Pressioni deflazionistiche radicate. Restiamo convinti che le pressioni deflazionistiche persisteranno fino al 2025 e probabilmente per tutta la prima metà del 2026, in virtù della debole domanda delle famiglie, del limitato potere di determinazione dei prezzi sia dei beni che dei servizi e della significativa capacità in eccesso nel settore manifatturiero, tutti fattori che continuano a pesare sull'inflazione.
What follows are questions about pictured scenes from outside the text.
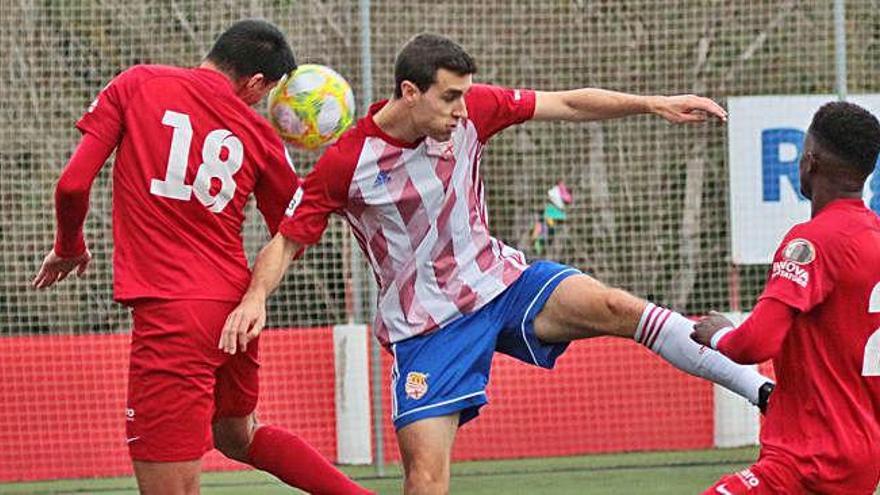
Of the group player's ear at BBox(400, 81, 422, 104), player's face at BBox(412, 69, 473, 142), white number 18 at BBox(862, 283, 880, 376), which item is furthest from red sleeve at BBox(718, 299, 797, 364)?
player's ear at BBox(400, 81, 422, 104)

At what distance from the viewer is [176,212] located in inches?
251

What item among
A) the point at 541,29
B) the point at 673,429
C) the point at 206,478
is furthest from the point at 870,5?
the point at 206,478

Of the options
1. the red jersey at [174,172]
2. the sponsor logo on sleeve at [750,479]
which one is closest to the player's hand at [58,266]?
the red jersey at [174,172]

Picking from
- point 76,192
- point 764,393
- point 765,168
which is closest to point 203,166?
point 76,192

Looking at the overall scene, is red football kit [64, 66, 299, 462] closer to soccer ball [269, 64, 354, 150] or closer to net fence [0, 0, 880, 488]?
soccer ball [269, 64, 354, 150]

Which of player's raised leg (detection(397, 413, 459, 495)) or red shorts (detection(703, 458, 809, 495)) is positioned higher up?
red shorts (detection(703, 458, 809, 495))

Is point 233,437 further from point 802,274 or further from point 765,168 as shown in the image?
point 765,168

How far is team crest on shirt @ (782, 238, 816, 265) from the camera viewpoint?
A: 16.2 feet

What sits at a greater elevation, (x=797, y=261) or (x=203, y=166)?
(x=203, y=166)

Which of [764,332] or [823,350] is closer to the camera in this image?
[764,332]

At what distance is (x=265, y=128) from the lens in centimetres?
654

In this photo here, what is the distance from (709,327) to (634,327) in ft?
3.06

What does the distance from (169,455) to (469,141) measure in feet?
5.26

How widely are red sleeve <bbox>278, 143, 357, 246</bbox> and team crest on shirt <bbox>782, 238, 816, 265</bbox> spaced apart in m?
1.91
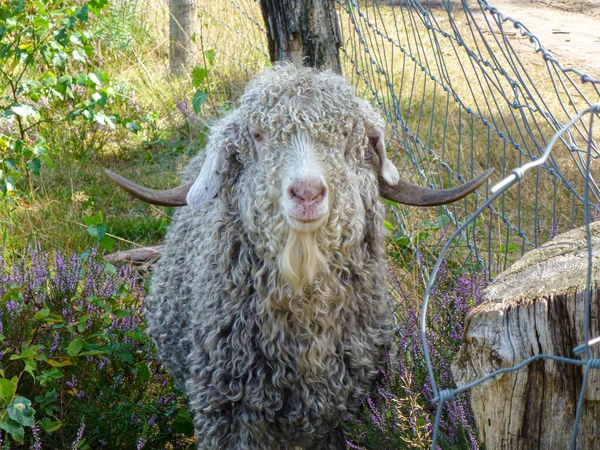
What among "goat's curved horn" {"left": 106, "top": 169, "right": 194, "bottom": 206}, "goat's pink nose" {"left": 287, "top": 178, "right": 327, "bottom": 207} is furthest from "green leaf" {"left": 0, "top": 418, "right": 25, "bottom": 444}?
"goat's pink nose" {"left": 287, "top": 178, "right": 327, "bottom": 207}

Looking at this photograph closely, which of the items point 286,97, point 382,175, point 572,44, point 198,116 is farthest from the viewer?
point 572,44

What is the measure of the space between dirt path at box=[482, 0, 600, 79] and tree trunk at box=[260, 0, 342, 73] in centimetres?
392

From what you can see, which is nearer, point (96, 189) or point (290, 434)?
point (290, 434)

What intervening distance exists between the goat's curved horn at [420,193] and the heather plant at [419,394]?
→ 38 cm

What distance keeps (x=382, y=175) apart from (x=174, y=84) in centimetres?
446

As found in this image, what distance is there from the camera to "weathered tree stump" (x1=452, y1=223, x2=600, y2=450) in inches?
74.7

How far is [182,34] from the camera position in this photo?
741 cm

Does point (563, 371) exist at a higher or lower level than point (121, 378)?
higher

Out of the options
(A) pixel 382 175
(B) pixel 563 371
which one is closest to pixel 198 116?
(A) pixel 382 175

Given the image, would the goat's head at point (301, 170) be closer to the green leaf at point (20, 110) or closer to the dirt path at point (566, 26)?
the green leaf at point (20, 110)

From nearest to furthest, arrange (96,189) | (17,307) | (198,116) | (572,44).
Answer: (17,307)
(96,189)
(198,116)
(572,44)

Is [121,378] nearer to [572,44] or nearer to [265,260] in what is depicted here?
[265,260]

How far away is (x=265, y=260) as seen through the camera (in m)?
2.85

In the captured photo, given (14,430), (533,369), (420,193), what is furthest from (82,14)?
(533,369)
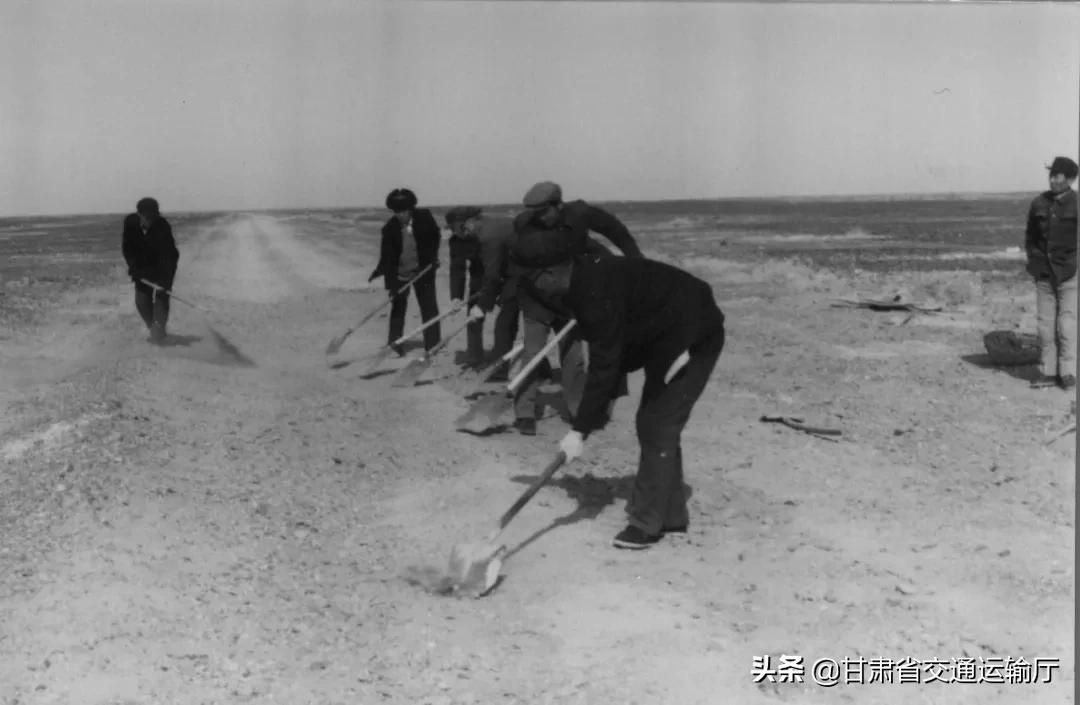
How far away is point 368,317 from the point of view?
6621 millimetres

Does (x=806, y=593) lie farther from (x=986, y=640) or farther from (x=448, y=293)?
(x=448, y=293)

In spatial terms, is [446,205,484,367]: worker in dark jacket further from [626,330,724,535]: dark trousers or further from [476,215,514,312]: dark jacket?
[626,330,724,535]: dark trousers

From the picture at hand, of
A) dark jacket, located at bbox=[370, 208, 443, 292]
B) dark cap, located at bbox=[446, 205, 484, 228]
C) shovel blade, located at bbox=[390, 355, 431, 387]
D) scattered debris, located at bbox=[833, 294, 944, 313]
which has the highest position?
dark cap, located at bbox=[446, 205, 484, 228]

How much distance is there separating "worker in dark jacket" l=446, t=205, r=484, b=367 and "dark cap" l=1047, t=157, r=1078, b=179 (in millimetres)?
3405

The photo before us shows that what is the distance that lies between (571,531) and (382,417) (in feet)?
5.50

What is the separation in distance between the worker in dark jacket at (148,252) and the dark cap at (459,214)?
209cm

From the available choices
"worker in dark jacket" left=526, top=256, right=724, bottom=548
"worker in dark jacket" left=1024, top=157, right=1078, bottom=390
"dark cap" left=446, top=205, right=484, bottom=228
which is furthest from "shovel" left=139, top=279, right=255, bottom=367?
"worker in dark jacket" left=1024, top=157, right=1078, bottom=390

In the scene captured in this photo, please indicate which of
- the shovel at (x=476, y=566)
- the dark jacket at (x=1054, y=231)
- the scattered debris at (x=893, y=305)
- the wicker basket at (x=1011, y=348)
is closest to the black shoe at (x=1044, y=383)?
the wicker basket at (x=1011, y=348)

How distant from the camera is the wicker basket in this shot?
8.05 m

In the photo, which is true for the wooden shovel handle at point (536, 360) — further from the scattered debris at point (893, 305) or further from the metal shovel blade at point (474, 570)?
the scattered debris at point (893, 305)

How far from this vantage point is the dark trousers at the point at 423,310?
23.8 feet

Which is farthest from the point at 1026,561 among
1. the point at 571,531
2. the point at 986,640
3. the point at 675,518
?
the point at 571,531

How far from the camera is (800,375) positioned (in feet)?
24.5

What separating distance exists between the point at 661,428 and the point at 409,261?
2.78 metres
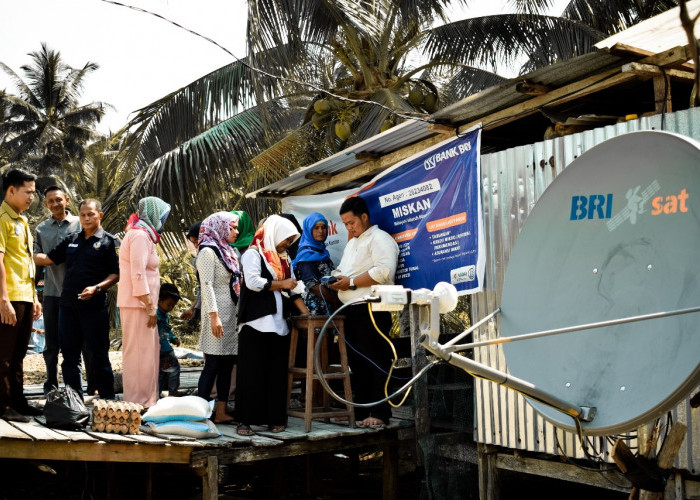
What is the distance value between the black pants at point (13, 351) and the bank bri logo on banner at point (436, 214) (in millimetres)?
3114

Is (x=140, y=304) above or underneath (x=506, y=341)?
above

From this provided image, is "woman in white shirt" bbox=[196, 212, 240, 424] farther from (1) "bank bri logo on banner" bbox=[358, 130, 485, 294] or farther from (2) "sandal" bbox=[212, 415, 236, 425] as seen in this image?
(1) "bank bri logo on banner" bbox=[358, 130, 485, 294]

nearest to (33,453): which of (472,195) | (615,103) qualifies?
(472,195)

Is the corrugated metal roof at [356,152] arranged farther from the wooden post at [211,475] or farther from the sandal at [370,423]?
the wooden post at [211,475]

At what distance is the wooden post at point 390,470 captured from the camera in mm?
6449

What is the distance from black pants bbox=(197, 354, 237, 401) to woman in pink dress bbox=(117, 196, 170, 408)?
0.45 m

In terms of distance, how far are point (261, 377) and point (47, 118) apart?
40790 mm

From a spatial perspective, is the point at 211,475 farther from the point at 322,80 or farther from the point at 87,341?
the point at 322,80

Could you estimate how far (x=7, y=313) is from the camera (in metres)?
5.23

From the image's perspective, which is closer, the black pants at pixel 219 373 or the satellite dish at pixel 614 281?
the satellite dish at pixel 614 281

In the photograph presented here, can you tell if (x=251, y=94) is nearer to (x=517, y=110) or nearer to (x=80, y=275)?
(x=80, y=275)

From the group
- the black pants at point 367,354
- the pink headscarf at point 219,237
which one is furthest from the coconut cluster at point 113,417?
the black pants at point 367,354

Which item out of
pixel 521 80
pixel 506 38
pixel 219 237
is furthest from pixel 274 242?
pixel 506 38

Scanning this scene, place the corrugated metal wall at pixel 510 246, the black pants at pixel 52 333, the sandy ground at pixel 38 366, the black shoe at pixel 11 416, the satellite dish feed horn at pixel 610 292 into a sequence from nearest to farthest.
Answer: the satellite dish feed horn at pixel 610 292 < the corrugated metal wall at pixel 510 246 < the black shoe at pixel 11 416 < the black pants at pixel 52 333 < the sandy ground at pixel 38 366
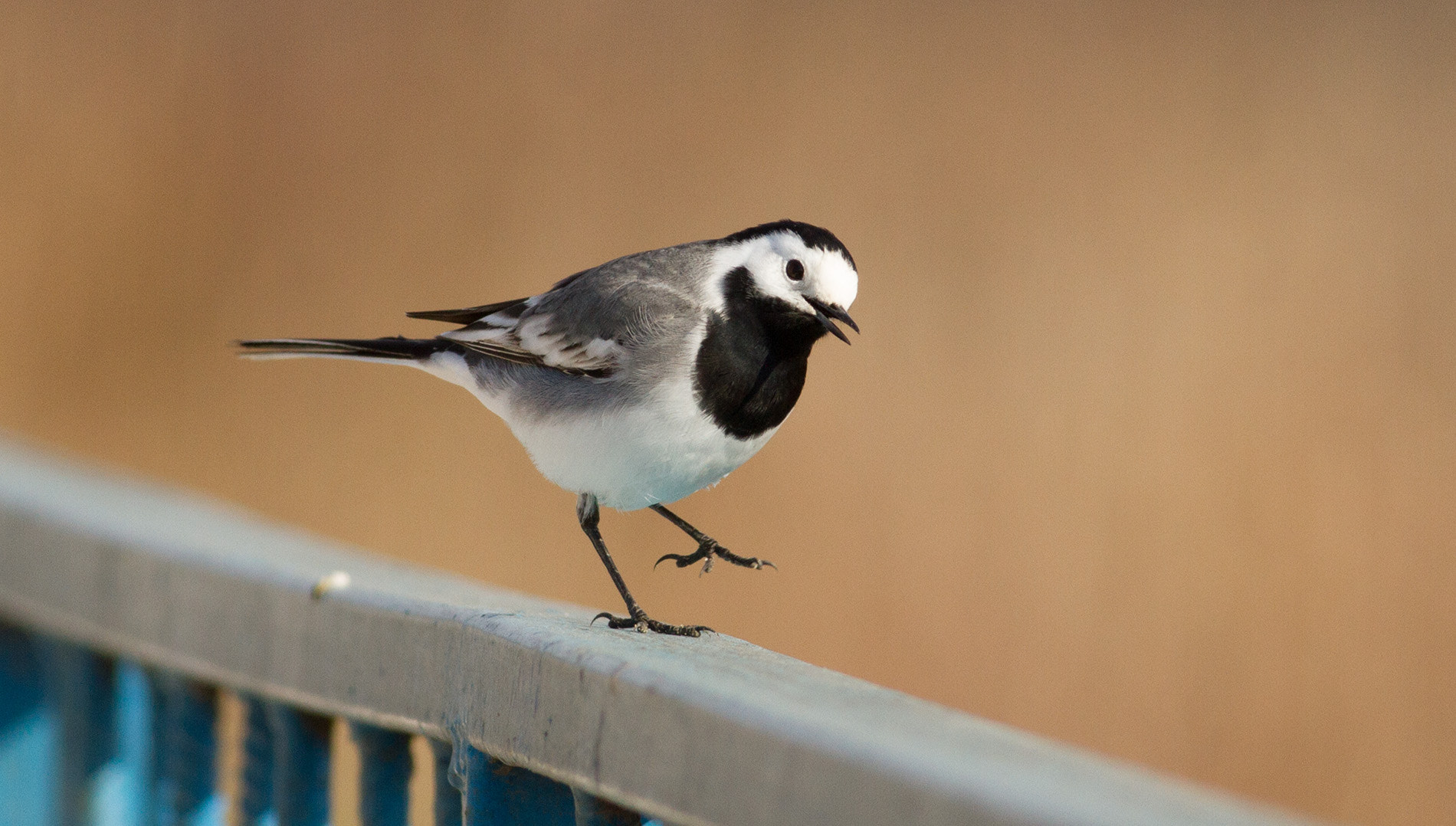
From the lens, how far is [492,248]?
501cm

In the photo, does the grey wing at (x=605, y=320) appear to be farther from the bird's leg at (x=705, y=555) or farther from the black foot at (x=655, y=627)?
the black foot at (x=655, y=627)

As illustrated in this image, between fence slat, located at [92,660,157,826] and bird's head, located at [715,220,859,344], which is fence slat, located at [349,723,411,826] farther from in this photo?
bird's head, located at [715,220,859,344]

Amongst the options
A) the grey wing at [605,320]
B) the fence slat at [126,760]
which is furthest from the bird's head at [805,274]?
the fence slat at [126,760]

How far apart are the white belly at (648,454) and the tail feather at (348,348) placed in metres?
0.42

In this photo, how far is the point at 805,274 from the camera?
1761 millimetres

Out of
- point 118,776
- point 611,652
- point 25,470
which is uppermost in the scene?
point 611,652

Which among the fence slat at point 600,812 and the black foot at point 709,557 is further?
the black foot at point 709,557

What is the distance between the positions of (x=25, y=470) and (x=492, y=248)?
9.35 feet

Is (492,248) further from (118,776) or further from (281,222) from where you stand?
(118,776)

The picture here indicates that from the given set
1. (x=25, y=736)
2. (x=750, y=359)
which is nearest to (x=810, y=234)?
(x=750, y=359)

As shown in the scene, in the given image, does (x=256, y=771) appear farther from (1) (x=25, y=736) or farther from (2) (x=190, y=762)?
(1) (x=25, y=736)

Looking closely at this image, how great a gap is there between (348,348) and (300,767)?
0.80 meters

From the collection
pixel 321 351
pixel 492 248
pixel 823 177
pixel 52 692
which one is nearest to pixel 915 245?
pixel 823 177

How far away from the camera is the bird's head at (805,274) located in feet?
5.75
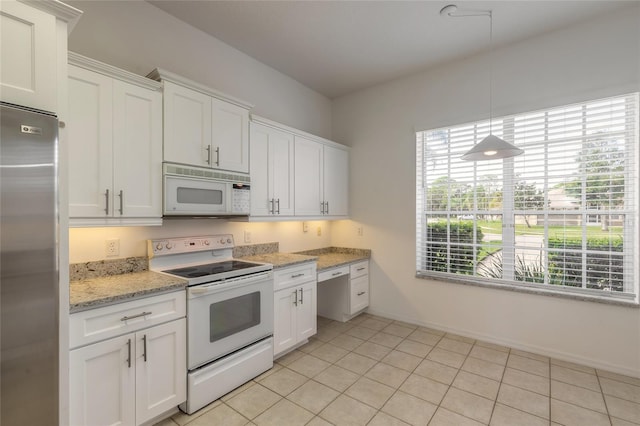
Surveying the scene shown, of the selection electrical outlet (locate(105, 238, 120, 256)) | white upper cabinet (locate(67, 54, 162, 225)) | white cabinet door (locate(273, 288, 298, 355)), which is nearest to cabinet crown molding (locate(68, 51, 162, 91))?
white upper cabinet (locate(67, 54, 162, 225))

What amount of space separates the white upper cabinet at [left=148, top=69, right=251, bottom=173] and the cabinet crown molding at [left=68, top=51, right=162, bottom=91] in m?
0.11

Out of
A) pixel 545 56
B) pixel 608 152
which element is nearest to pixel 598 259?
pixel 608 152

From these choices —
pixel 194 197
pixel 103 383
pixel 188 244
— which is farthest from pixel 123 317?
pixel 194 197

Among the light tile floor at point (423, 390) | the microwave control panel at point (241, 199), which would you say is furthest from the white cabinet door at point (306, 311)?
the microwave control panel at point (241, 199)

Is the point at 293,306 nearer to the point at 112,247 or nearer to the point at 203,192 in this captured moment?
the point at 203,192

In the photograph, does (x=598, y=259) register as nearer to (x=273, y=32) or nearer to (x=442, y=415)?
(x=442, y=415)

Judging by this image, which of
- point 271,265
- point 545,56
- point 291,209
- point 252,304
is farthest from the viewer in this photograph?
point 291,209

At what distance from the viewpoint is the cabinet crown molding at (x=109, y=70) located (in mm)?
1766

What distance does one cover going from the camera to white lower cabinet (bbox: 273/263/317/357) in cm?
272

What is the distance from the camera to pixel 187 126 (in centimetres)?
232

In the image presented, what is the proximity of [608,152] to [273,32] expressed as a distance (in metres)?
3.22

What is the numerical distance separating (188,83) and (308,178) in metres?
1.61

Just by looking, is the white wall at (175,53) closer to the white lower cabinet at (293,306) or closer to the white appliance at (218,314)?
the white appliance at (218,314)

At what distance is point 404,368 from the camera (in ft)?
8.62
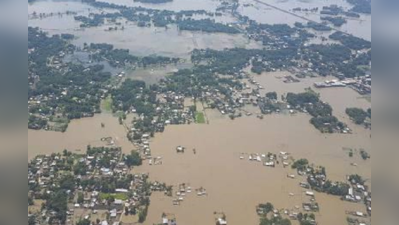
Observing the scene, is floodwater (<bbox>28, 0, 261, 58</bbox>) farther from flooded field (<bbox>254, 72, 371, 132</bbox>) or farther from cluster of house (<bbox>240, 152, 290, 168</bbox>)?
cluster of house (<bbox>240, 152, 290, 168</bbox>)

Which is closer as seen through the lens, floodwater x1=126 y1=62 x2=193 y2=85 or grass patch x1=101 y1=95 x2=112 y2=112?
grass patch x1=101 y1=95 x2=112 y2=112

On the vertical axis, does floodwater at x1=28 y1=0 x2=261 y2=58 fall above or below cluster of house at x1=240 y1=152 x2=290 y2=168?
above

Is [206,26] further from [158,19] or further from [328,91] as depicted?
[328,91]

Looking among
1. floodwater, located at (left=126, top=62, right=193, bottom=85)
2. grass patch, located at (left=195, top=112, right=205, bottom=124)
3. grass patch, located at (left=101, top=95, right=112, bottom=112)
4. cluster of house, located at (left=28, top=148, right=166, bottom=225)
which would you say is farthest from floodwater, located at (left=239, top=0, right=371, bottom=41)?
cluster of house, located at (left=28, top=148, right=166, bottom=225)

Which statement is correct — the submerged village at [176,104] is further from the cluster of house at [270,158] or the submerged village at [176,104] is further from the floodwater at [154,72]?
the floodwater at [154,72]

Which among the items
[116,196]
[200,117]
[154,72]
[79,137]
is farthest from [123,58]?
[116,196]
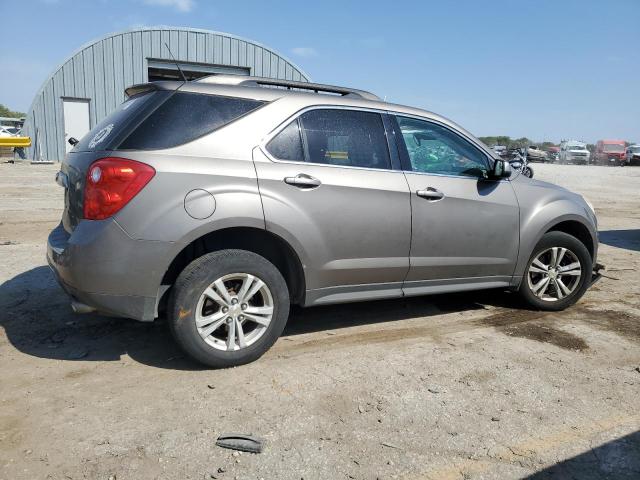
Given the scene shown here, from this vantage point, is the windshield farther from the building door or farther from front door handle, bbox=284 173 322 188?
front door handle, bbox=284 173 322 188

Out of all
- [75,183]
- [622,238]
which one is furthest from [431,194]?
[622,238]

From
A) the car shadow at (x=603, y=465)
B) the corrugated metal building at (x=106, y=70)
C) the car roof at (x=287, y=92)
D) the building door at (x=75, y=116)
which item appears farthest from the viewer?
the building door at (x=75, y=116)

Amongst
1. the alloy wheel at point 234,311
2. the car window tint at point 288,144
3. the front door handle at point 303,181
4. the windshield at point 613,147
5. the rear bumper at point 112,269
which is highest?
the windshield at point 613,147

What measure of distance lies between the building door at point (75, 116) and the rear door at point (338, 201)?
76.2 ft

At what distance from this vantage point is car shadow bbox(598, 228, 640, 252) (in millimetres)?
8406

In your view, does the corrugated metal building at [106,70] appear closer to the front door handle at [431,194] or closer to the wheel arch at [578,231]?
the wheel arch at [578,231]

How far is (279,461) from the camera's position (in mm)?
2479

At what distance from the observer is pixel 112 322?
4223 mm

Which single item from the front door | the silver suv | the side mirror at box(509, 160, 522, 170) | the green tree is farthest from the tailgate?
the green tree

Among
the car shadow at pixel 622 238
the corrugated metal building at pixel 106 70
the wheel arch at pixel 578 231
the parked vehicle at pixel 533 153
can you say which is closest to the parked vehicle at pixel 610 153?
the parked vehicle at pixel 533 153

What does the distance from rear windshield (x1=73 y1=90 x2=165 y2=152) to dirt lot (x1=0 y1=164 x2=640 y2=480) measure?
57.2 inches

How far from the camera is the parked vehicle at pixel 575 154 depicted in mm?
47438

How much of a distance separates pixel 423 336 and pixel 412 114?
1807mm

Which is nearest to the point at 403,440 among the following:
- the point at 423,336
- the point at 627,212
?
the point at 423,336
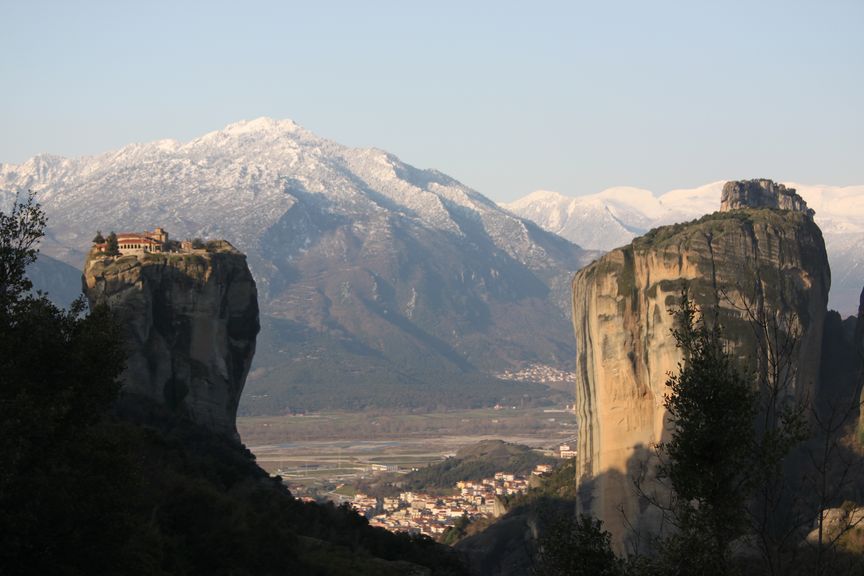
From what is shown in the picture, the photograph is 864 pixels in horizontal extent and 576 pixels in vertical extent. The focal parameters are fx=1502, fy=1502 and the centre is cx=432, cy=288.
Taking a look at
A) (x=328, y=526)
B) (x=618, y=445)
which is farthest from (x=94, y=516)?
(x=618, y=445)

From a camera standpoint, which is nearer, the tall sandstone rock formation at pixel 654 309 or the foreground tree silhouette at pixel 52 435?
the foreground tree silhouette at pixel 52 435

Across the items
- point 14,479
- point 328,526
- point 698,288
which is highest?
point 698,288

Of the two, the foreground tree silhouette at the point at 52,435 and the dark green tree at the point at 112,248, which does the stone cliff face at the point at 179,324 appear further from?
the foreground tree silhouette at the point at 52,435

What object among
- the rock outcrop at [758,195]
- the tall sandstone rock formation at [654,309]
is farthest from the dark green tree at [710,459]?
the rock outcrop at [758,195]

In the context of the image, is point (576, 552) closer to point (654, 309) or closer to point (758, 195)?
point (654, 309)

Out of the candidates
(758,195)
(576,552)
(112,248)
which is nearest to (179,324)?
(112,248)

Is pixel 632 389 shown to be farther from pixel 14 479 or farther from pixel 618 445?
pixel 14 479

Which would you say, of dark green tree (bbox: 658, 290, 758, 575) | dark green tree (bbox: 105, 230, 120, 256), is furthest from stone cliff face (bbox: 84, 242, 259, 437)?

Lo scenario base di ANIMA. Il nostro scenario centrale resta invariato e ci aspettiamo un rallentamento della crescita del PIL al 4,7% su base annua nel terzo trimestre, prima di accelerare al 4,9% nel quarto trimestre, in linea con una media annua per il 2025 al 5,0%, in linea con il ritmo del 2024. Nel 2026, ci aspettiamo un leggero miglioramento della crescita, attesa al 5,2%. Con riferimento alla dinamica dei prezzi, abbiamo leggermente rivisto al ribasso il nostro scenario di base e ci aspettiamo ora che l'inflazione per l'intero 2025 si stabilizzi allo 0,1% (in calo rispetto allo 0,2% precedente), lo stesso livello del 2024. In termini sequenziali, ci aspettiamo che l'inflazione headline possa seguire la seguente dinamica: -0,3% annuo nel terzo trimestre, 0,5% nel quarto trimestre del 2025 e 1,1% nel primo trimestre del 2026. L'inflazione headline dovrebbe risollevarsi oltre lo 0,5% il prossimo anno, principalmente grazie agli effetti base positivi.
NOTA: Approfondimento presentato in occasione dell’ultimo Comitato Investimenti, tenutosi il 17/18 settembre 2025.